In a local area network (LAN) (LAN: A computer network technology designed to connect computers separated by a short distance. A local area network (LAN) can be connected to the Internet and can also be configured as an intranet.) environment, Microsoft Outlook communicates with Exchange by using remote procedure call (RPC) (remote procedure call (RPC): In programming, a request by one program to a second program on a remote system. The second program generally performs a task and returns the results of that task to the first program.) with Transmission Control Protocol/Internet Protocol (TCP/IP). This method provides quick and efficient access in a corporate network. However, access to Exchange when you are outside of your organization's firewall, such as when you are at home or traveling, usually requires a virtual private network (VPN) (virtual private network (VPN): Extension of a private network encompassing encapsulated, encrypted, and authenticated links across shared or public networks. VPN connections provide remote access and connections to private networks over the Internet.) connection to the organization's network. A VPN provides you with a connection within an organization's network and within its firewall. A VPN also enables access to more network services than those required for just e-mail access.
For remote connections, Outlook offers Outlook Anywhere, an alternative to VPN connections that allows you to use Outlook just as you normally do at your organization, without the need for any special connections or hardware, such as smart cards and security tokens. Outlook can connect to Exchange through the Internet by using remote procedure call (RPC) over HTTP. The Outlook Anywhere feature allows you to access your Exchange account remotely from the Internet when you are working outside your organization's firewall.
There are several minimum requirements for using Outlook Anywhere. If your computer and Exchange do not meet all requirements for this feature, these options will not be available. The requirements include:
- Your computer must have Microsoft Windows XP Service Pack 2 or a later service pack.
- Your account be hosted on Microsoft Exchange Server 2003 or Microsoft Exchange Server 2007 running on Microsoft Windows Server 2003.
- Your Exchange administrator must configure the server to permit connections via HTTP. For more information about configuring this feature, see the Microsoft Office Resource Kit and the Microsoft Exchange documentation.
Enable Outlook Anywhere in Outlook
Your Exchange administrator can automatically configure all copies of Outlook in your organization or provide a special executable script file that enables Outlook Anywhere. You can also manually configure Outlook Anywhere if the system requirements are met and you have the correct URL and security information from your Exchange administrator.
- On the Tools menu, click Account Settings, select the Exchange account, and then click Change.
- Click More Settings, and then click the Connection tab.
- Under Outlook Anywhere, select the Connect to Microsoft Exchange using HTTP check box.
Note If the Outlook Anywhere section is not available, your computer is probably not running Windows XP Service Pack 2 or a later service pack.

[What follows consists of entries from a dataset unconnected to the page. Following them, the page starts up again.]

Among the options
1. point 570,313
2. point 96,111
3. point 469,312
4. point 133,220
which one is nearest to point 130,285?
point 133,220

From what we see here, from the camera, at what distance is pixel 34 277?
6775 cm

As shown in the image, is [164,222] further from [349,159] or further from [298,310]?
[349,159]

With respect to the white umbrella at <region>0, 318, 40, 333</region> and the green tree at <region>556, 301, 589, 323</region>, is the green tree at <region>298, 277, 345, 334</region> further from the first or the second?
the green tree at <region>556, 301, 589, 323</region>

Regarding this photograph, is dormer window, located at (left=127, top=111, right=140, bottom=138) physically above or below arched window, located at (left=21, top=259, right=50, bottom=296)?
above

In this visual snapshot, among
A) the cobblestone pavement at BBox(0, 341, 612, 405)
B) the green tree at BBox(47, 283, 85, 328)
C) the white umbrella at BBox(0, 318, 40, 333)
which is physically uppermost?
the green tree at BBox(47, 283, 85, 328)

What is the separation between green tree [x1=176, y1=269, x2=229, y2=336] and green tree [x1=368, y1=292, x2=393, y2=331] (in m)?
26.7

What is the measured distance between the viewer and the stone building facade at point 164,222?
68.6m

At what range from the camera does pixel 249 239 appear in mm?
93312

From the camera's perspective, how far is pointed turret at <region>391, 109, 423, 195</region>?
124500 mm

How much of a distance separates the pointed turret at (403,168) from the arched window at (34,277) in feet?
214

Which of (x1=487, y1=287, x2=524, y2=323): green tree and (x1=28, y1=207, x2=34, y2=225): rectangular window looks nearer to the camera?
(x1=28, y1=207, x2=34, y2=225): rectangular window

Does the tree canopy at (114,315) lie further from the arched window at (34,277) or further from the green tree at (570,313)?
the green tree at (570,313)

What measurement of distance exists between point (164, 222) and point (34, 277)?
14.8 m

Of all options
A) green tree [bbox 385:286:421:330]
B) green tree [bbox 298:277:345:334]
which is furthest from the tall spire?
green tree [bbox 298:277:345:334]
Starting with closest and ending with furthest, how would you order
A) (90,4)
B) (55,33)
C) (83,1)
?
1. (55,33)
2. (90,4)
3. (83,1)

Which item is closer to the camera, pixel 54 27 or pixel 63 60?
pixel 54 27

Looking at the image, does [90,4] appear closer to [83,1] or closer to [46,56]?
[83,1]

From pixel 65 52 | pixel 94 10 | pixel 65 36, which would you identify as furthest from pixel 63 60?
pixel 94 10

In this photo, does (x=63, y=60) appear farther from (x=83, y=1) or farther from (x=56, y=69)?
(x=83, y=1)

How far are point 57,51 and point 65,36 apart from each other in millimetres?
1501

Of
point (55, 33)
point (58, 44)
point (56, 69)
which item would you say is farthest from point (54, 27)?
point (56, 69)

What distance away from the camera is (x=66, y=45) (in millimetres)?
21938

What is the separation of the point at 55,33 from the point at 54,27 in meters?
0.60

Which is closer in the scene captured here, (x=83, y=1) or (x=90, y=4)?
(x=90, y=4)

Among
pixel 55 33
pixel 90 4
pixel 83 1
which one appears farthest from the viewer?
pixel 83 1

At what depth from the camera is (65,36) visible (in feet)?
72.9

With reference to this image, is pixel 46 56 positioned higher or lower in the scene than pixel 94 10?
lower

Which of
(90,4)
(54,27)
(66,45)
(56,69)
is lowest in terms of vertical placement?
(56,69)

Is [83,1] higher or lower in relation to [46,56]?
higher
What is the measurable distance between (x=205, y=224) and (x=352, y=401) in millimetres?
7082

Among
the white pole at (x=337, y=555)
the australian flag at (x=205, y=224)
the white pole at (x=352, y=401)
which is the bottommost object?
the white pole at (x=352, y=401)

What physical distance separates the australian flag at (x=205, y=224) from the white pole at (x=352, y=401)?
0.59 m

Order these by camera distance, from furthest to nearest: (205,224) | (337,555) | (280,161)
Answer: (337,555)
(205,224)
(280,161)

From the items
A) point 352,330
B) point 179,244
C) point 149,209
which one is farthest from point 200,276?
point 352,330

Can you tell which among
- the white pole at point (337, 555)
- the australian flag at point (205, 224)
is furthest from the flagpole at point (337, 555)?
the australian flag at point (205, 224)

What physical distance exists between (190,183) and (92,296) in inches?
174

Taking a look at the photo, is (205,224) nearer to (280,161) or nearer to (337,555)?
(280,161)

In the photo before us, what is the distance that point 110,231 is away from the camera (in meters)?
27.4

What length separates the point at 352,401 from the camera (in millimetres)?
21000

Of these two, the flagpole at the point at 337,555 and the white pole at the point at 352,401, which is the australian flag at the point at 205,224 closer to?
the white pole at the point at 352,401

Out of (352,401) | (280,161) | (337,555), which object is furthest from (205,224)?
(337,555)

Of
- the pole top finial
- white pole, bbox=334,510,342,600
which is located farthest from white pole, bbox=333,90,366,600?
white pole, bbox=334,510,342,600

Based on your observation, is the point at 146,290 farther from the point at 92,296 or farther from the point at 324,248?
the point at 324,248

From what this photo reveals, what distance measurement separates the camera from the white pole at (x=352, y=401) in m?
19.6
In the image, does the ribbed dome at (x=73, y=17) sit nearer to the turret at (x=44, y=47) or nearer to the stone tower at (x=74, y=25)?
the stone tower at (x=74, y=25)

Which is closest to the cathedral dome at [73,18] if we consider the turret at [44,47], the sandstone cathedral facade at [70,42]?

- To specify a proxy server, click Exchange Proxy Settings.
Type the URL provided by your Exchange administrator.
If your Exchange administrator tells you to use a Secure Sockets Layer (SSL) connection, select the Connect using SSL only
If your Exchange administrator instructs you to do so, select the Only connect to proxy servers that have this principal name in their certificate
check box, and then type msstd:
followed by the URL provided by the administrator.
- Under Proxy authentication settings, click Basic Authentication or NTLM Authentication as instructed by your Exchange administrator.
Note If you click Basic Authentication or NTLM Authentication and an LM Compatibility Level of less than 2, you will be prompted for a password each time a connection is made to Exchange. With Basic Authentication, the password is sent in clear text. For increased security, we recommend that you select the NTLM Authentication and Connect using SSL only options.